INPUT RECORDS START
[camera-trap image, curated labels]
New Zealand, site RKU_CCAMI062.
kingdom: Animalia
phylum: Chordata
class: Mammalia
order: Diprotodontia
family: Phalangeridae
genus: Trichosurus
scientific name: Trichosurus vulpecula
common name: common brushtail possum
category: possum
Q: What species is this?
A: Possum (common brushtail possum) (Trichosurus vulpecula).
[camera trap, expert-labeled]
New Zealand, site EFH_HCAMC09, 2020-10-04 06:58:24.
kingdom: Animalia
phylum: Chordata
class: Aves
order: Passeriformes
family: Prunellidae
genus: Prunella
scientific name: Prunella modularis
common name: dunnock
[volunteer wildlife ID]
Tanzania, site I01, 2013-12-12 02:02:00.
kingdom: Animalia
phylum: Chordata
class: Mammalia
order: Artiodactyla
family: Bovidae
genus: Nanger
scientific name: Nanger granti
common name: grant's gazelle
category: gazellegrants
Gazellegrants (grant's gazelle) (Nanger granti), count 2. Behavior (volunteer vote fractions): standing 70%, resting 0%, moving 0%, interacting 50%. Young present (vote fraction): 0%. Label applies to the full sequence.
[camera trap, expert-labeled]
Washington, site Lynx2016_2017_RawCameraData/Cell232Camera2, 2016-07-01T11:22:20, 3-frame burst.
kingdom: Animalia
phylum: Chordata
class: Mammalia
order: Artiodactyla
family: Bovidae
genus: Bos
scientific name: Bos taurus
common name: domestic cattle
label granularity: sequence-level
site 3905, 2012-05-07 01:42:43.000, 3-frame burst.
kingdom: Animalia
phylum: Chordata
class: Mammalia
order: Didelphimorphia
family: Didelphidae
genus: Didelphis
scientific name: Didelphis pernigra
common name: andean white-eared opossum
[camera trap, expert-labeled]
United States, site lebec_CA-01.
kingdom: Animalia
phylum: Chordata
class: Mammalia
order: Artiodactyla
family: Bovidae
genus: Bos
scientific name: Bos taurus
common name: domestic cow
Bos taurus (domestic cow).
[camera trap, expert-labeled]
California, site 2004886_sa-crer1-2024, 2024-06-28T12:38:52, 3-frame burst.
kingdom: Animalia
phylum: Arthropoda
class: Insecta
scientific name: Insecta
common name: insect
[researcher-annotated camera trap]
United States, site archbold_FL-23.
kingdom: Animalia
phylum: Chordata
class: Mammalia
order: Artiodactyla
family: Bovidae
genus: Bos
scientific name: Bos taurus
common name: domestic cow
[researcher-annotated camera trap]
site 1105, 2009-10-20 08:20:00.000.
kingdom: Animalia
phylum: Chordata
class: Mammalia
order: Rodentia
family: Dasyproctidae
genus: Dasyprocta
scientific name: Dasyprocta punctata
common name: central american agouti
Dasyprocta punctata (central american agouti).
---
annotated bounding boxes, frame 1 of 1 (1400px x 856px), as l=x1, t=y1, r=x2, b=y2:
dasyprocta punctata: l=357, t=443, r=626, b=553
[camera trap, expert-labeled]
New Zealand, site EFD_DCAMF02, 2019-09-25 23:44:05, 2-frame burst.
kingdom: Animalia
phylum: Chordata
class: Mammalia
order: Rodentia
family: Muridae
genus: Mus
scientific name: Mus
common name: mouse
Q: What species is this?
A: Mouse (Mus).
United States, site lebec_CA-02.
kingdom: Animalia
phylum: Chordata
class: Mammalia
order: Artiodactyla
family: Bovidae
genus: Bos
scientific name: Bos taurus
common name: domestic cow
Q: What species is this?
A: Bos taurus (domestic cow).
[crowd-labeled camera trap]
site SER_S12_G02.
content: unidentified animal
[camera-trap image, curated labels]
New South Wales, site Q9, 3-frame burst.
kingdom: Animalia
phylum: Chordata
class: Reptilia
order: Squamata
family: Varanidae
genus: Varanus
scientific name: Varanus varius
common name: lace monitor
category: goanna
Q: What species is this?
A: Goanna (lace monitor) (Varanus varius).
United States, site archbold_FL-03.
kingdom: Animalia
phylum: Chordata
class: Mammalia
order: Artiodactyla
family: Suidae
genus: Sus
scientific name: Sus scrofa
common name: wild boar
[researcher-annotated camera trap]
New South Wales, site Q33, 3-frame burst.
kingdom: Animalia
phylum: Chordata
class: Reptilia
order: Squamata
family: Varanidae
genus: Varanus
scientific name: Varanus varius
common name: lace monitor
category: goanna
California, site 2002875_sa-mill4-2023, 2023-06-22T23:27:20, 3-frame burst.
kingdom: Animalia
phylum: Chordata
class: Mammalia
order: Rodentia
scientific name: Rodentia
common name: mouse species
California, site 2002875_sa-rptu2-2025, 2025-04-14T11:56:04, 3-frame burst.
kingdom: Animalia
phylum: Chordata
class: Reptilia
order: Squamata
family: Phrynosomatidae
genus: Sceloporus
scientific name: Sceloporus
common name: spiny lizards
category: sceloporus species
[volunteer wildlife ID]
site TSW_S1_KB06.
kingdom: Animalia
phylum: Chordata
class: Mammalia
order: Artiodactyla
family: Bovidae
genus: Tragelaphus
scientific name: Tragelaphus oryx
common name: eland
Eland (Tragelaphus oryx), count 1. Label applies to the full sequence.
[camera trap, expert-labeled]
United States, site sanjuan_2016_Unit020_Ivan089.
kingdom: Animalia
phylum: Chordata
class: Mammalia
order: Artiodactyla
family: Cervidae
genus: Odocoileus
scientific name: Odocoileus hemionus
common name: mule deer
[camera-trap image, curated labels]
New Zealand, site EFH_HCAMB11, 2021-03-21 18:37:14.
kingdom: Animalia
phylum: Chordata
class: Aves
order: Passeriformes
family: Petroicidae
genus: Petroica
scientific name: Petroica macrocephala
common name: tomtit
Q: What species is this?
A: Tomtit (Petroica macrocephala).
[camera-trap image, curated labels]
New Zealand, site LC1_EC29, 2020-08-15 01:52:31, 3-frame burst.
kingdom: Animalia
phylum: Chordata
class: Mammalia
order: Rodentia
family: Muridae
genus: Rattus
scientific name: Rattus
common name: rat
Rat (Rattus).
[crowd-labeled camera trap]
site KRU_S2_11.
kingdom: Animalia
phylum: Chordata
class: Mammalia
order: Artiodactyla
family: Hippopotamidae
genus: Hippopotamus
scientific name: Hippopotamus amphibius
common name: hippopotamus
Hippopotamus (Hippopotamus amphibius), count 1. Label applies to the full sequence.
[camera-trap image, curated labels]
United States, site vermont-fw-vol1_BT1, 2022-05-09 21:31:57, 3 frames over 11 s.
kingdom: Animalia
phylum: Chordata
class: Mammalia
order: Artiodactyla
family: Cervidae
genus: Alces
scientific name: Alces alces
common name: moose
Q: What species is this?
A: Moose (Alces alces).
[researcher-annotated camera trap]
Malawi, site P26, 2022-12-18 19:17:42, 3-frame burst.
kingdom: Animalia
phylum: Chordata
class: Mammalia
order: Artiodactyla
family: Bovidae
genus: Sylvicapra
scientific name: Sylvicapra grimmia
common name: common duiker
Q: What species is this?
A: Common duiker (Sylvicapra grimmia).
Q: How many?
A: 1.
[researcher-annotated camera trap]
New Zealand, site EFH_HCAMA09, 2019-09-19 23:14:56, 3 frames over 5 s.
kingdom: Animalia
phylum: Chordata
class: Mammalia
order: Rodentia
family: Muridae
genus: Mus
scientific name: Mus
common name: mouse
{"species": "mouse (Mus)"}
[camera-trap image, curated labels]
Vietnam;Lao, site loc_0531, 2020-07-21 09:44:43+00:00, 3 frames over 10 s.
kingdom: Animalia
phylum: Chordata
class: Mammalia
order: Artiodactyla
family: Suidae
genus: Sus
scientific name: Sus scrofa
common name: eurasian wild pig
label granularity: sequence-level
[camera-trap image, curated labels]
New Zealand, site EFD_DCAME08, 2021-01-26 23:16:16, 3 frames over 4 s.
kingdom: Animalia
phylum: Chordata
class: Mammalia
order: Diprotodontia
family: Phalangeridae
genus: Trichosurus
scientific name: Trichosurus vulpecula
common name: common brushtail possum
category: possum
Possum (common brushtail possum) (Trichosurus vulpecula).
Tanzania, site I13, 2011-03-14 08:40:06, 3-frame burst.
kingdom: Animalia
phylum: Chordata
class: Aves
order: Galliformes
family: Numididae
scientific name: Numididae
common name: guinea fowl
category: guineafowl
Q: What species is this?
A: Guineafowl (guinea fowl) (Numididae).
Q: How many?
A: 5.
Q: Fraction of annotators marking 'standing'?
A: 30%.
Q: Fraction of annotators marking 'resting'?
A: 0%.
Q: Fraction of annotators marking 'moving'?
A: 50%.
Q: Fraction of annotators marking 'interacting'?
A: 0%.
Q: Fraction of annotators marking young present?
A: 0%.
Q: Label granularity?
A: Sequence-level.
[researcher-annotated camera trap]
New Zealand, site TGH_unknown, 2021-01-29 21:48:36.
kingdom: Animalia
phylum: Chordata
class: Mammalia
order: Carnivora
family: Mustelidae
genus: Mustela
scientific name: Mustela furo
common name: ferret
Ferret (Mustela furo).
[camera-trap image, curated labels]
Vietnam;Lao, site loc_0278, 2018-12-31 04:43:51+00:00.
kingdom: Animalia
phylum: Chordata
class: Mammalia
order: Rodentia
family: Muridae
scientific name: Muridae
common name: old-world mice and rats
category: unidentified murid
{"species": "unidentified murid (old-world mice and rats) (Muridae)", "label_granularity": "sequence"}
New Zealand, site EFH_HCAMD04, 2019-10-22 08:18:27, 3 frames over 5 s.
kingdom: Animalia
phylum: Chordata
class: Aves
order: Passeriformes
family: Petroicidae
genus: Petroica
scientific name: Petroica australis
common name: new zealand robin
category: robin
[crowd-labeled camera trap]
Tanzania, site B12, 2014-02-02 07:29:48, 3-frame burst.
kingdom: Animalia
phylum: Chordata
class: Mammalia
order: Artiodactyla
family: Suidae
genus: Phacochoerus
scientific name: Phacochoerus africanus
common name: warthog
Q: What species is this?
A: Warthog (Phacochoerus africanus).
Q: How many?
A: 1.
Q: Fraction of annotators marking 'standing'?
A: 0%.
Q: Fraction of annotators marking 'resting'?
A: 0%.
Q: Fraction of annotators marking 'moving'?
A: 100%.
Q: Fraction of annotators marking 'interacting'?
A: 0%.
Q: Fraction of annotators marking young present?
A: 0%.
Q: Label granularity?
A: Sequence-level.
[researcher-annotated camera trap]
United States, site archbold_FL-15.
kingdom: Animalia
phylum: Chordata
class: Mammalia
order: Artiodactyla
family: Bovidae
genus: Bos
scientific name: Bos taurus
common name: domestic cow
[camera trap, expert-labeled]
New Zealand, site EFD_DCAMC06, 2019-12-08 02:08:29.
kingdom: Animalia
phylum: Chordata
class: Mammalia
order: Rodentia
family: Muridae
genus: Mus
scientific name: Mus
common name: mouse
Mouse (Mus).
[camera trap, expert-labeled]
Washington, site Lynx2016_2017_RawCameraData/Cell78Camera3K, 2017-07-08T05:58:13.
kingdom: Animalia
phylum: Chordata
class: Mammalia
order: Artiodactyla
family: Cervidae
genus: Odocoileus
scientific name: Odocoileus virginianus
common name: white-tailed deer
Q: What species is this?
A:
INPUT RECORDS END
▶ TASK DETAILS:
In the records above, how many lines hold the string "California"? Reply with only the number.

▶ RESULT OF THE TASK:
3